Pero mi instinto animal me frenó de llegar a tocarlo: me supe indigno de ese
honor. Despertó mi curiosidad y empecé a seguirle fuera donde fuera. Lo vi
caminar, cantar y agotarse y, en una noche de frío, lo escuché llamar a alguien
mientras miraba las estrellas del cielo. ¿Que a quién llamaba me pregunta? A su
papá. Sí, ya me apuro por terminar. Disculpe. Sé que me voy por las ramas (algo
muy propio de mi naturaleza). En un momento de mi reptil existencia del orden
de los saurios todo este lugar se cubrió de tinieblas. Mi sangre fría me ayudó
a mantener la calma. En medio de tamaña oscuridad el hombre seguía al centro,
solitario, único. No, no lo vi temblar de miedo, nada más de lo helado del aire
que lo golpeaba por delante y detrás. Un fuego macabro se le acercó hasta casi
tocarle el rostro. Por entre esas llamas infernales una voz gutural le preguntó
primero si quería comer un trozo de pan para paliar el hambre que le hacía
rugir las tripas.
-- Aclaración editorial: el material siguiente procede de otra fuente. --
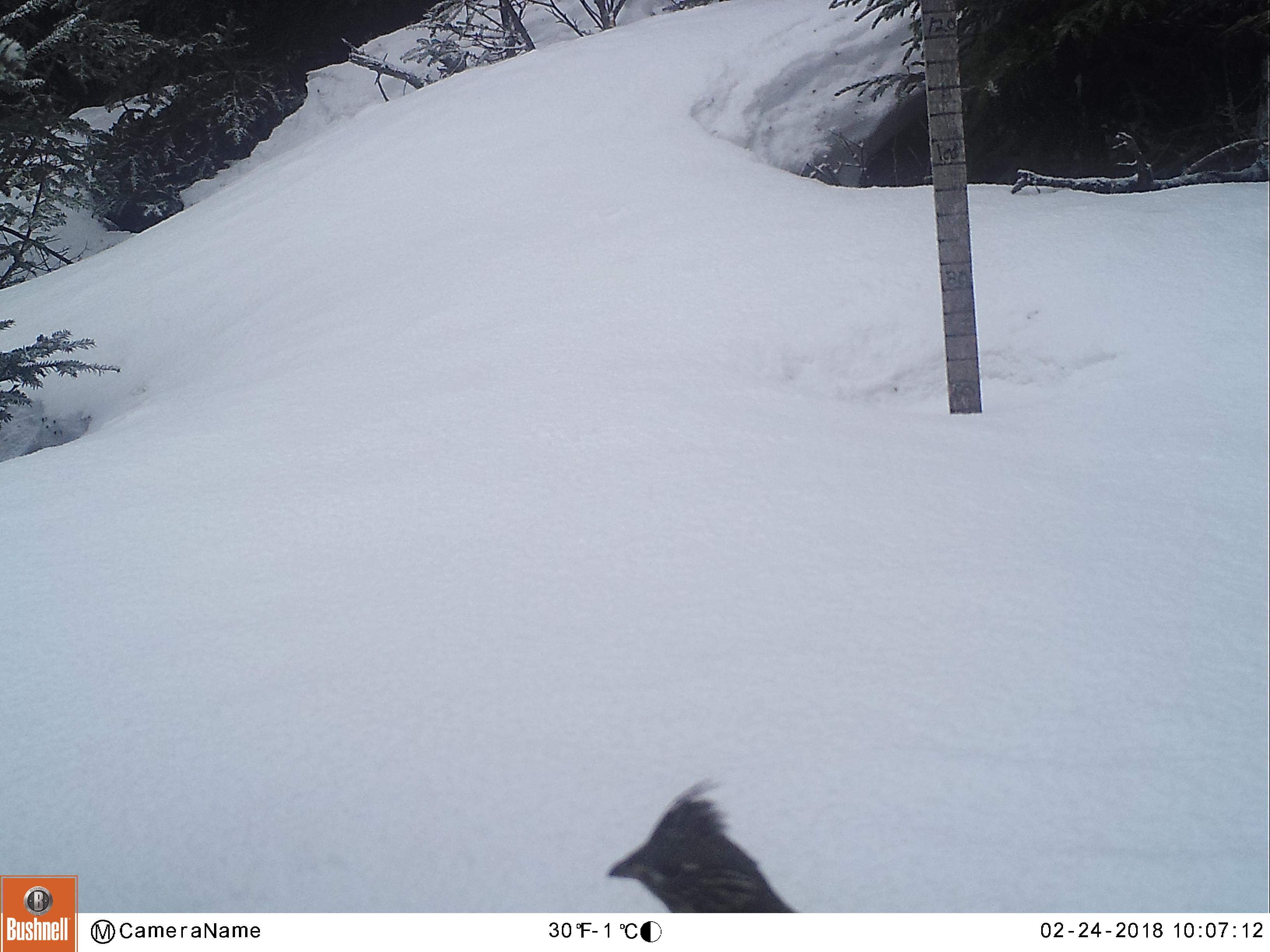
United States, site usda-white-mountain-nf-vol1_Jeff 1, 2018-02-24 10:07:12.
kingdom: Animalia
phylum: Chordata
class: Aves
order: Galliformes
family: Phasianidae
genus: Bonasa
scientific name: Bonasa umbellus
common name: ruffed grouse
Luego, le consultó si su corazón de hijo no le estaba
doliendo por la ausencia de un padre que lo trataba como huérfano. Al final, le
hizo una oferta: si se ponía de rodillas ante la hoguera ardiente recibiría
como premio las llaves del éxito. El hombre resentía cada ataque como un luchador
a punto de caer. Pero lo vi sacar fuerzas para recitar de memoria unas palabras
eternas que de seguro aprendió cuando niño. Y la tercera fue la vencida. La luz
irrumpió y, con ella, un ejército de seres resplandecientes que venían a
levantar del suelo a este gladiador de la verdad. ¿Que cómo me consta? Porque
estuve a sus pies cuando se levantó como un renuevo, como raíz en tierra de
secano. Al irse de aquí se volvió por un instante y fijó su mirada en mis ojos.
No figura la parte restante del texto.